Design and construction
- Architect: Eduard Bradtman
- Historic site

Immovable Monument of Local Significance of Ukraine
- Official name: Особняк (Manor)
- Type: Urban Planning, Architecture
- Reference no.: 3337-Кв

= House of the Weeping Widow =

The House of the Weeping Widow (Дім невтішної вдови, Дім вдови, що плаче) is an architectural landmark in the city of Kyiv, capital of Ukraine, located at 23 Liuteranska Street.

==History==
Constructed in 1907 in the early Art Nouveau style by architect Eduard Bradtman, it was commissioned by Serhiy Arshavsky, a wealthy merchant from Poltava, who occupied it before the Bolshevik Revolution. The building kept its first owner's name long afterward, and even today is sometimes referred to as the Serhiy Arshavskyi Building. Following the revolution it was occupied by the International Group Federation of the Central Committee of Russian Communist Party (Bolshevik).

Currently it is one of the President of Ukraine's official residences, used to house state visitors, among them: U.S. Secretaries of State Madeleine Albright and Condoleezza Rice, and the Presidents of Lithuania and Brazil.

The building earned its nickname because when it rains water pours over the woman's face on the facade, running down her cheeks like tears.

[Dataset entries]
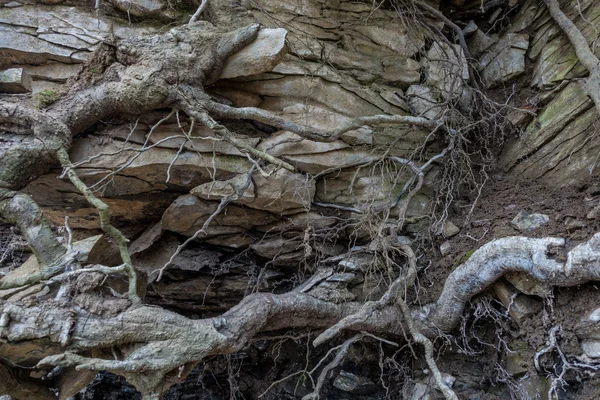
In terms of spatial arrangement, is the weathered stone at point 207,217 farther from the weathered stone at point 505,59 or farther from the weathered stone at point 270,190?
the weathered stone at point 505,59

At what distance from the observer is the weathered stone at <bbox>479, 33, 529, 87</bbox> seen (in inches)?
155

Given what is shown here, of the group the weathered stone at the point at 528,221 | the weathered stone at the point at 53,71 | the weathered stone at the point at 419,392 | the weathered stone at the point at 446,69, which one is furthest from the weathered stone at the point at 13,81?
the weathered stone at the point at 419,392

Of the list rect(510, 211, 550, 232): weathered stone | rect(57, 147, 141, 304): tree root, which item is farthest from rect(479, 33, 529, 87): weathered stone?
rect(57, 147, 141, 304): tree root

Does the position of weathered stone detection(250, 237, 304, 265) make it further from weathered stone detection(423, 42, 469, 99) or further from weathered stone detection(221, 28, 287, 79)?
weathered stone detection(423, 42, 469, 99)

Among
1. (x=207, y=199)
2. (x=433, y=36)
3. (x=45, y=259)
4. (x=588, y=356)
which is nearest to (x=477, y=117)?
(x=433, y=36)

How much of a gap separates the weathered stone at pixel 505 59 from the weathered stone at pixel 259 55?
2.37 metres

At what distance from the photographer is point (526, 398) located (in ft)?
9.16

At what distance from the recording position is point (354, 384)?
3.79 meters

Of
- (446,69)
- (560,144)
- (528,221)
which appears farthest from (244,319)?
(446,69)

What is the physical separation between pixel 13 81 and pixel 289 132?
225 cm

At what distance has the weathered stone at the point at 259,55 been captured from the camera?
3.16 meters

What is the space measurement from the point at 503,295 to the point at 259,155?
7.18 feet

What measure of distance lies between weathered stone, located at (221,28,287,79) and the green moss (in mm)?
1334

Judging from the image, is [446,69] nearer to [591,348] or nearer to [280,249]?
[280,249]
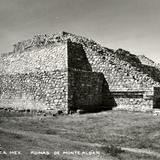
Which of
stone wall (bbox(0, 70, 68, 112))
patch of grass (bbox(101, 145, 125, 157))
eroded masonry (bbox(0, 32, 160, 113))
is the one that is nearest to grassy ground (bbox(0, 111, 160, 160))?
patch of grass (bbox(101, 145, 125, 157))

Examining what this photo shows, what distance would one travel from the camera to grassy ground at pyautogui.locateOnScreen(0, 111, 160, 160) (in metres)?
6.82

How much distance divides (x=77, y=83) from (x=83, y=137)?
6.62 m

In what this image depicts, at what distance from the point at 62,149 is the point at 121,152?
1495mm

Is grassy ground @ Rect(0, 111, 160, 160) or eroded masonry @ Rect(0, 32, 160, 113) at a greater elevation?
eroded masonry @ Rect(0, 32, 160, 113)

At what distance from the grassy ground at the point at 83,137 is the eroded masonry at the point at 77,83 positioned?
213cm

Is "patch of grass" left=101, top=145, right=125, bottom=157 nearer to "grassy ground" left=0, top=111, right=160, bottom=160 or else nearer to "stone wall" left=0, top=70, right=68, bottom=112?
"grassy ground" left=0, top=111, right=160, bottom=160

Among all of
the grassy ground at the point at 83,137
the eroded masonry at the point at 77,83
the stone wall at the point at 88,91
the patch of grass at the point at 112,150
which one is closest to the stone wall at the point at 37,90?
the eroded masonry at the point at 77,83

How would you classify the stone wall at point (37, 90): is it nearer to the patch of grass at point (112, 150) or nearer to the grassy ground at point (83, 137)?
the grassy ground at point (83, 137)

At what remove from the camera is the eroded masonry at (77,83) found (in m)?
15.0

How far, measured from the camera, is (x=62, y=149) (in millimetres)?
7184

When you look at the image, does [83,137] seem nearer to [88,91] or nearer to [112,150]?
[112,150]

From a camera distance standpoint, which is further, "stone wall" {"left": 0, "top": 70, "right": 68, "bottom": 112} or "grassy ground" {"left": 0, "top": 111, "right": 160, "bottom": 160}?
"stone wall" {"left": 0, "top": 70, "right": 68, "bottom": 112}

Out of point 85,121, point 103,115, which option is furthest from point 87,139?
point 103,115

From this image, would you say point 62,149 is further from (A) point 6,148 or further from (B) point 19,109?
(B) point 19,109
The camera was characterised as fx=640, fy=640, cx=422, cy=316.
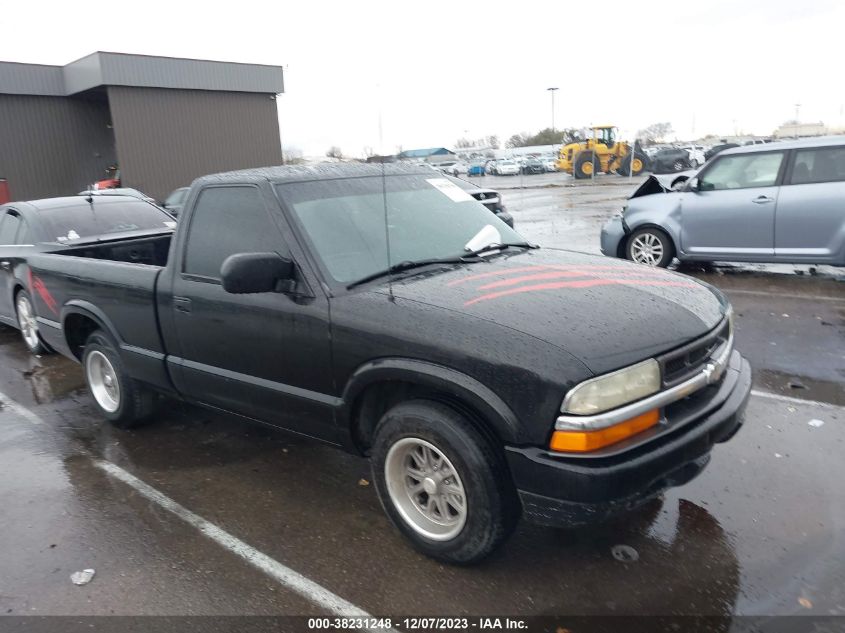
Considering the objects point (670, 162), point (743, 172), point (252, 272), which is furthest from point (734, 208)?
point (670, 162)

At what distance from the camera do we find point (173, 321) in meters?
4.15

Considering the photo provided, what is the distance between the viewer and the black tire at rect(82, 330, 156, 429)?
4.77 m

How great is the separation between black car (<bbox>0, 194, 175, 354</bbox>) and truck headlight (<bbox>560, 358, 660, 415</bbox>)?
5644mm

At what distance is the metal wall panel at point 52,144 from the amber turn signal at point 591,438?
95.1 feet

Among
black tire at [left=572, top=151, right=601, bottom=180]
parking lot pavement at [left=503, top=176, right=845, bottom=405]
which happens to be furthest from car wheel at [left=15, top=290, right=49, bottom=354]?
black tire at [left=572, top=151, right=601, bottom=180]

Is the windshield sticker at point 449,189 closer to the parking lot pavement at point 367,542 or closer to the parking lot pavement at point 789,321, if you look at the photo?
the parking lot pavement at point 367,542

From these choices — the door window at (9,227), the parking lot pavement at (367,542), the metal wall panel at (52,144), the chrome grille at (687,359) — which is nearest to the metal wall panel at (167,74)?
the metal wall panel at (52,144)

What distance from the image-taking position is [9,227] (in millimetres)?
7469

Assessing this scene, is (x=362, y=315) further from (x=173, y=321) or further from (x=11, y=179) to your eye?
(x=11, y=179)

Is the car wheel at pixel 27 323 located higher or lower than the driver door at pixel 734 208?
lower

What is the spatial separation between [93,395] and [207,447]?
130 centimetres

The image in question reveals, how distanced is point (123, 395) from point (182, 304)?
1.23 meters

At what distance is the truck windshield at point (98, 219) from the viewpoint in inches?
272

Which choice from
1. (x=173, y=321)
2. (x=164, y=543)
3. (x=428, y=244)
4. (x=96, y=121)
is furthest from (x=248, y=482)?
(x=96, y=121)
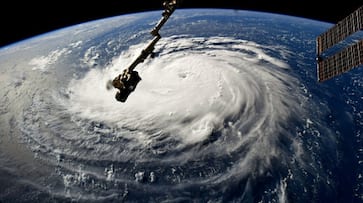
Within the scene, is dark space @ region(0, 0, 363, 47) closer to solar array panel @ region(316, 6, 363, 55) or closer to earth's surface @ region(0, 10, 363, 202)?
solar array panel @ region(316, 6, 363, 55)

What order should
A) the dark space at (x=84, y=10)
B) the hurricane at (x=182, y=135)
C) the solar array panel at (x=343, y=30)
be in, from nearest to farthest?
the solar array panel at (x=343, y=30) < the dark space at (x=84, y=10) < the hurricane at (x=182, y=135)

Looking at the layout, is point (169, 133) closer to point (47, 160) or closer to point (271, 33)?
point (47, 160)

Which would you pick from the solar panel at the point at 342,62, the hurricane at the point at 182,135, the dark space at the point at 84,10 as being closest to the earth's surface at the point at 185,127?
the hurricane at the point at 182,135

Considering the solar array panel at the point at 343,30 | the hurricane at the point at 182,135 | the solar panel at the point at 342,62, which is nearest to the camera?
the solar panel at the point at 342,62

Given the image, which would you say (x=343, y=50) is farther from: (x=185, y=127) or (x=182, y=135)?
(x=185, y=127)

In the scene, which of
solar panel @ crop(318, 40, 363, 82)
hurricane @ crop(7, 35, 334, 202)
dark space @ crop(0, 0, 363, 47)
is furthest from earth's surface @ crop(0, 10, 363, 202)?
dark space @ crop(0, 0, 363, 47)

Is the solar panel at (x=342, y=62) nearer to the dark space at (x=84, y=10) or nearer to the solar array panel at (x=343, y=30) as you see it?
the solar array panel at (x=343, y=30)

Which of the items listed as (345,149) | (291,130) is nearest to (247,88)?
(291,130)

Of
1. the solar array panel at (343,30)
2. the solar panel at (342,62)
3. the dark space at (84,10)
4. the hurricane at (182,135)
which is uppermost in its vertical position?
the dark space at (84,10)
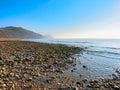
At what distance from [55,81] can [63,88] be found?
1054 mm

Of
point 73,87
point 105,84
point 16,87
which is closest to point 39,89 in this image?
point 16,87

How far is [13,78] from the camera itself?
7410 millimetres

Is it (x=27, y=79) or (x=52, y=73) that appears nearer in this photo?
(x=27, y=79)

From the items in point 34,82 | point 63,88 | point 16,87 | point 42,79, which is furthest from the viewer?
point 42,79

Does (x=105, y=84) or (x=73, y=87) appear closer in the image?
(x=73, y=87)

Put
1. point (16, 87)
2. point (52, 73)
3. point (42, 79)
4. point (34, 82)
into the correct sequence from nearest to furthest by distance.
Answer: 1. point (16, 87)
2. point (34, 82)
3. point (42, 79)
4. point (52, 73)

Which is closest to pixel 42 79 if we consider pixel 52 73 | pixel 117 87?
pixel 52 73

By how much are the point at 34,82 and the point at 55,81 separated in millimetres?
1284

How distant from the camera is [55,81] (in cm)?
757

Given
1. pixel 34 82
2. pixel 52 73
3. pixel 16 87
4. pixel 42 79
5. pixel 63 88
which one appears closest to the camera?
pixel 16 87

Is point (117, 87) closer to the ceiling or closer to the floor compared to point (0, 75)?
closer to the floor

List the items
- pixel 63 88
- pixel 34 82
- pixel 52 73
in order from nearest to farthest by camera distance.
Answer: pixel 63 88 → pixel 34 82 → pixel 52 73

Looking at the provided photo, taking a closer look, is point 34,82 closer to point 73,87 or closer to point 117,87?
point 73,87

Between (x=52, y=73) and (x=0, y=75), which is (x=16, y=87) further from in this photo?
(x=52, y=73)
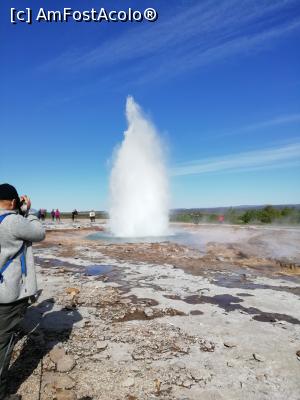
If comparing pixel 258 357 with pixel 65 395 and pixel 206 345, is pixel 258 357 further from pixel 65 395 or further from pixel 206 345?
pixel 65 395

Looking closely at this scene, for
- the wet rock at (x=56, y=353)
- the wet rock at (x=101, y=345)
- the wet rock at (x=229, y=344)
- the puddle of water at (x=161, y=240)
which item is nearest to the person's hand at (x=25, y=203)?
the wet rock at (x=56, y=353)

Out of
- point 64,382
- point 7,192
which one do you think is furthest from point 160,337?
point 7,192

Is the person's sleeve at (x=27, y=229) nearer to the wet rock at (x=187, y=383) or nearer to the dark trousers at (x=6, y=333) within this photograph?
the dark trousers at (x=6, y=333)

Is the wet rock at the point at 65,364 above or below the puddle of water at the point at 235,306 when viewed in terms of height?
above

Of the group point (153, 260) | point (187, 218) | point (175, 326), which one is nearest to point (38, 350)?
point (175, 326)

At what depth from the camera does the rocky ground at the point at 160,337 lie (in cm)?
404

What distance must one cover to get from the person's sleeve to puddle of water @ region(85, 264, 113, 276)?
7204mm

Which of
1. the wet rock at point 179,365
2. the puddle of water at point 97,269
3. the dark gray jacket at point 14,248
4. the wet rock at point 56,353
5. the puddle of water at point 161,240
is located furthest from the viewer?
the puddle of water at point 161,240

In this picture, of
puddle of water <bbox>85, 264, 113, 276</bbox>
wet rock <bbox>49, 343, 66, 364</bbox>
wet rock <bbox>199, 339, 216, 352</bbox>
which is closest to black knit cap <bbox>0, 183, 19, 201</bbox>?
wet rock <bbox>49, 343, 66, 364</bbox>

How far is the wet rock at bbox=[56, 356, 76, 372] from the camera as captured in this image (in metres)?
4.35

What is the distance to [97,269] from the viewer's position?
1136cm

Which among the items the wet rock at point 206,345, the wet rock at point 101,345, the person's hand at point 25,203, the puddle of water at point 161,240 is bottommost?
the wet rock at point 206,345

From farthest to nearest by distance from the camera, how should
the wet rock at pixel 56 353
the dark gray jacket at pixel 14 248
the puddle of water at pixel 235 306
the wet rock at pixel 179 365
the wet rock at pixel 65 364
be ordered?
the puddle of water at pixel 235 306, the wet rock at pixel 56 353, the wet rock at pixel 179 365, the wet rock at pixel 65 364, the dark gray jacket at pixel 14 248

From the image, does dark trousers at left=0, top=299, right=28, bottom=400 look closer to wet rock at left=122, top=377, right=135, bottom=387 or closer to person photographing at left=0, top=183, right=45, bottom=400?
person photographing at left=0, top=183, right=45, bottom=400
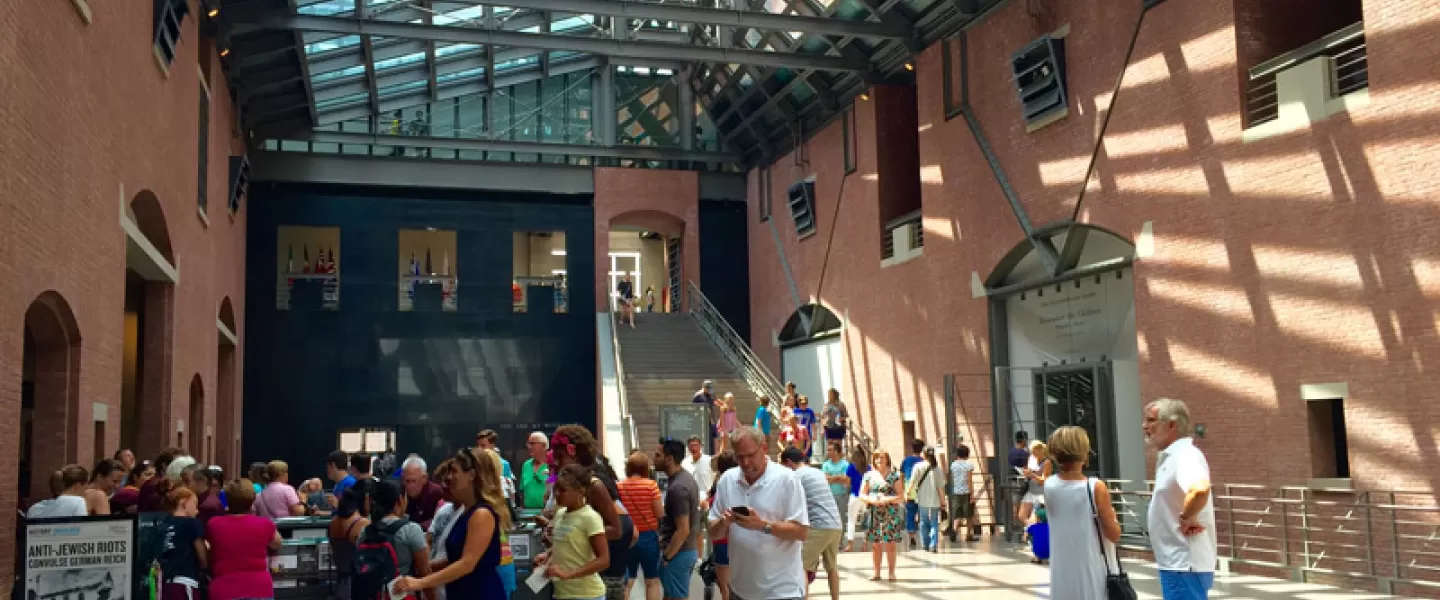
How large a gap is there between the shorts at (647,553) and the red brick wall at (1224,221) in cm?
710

Work request 1: Can you rewrite everything in the passage about the House of the Weeping Widow from "The House of" down to "23 Liuteranska Street.", with "notable building" in place of "architectural landmark"?
Work request 2: Which people does the passage about the House of the Weeping Widow mention by name?
The items are separate material and have no connection to the passage about the House of the Weeping Widow.

Written reply 1:
The House of the Weeping Widow (Дім невтішної вдови, Дім вдови, що плаче) is an notable building in the city of Kyiv, capital of Ukraine, located at 23 Liuteranska Street.

Written reply 2: Eduard Bradtman, Serhiy Arshavsky, Madeleine Albright, Condoleezza Rice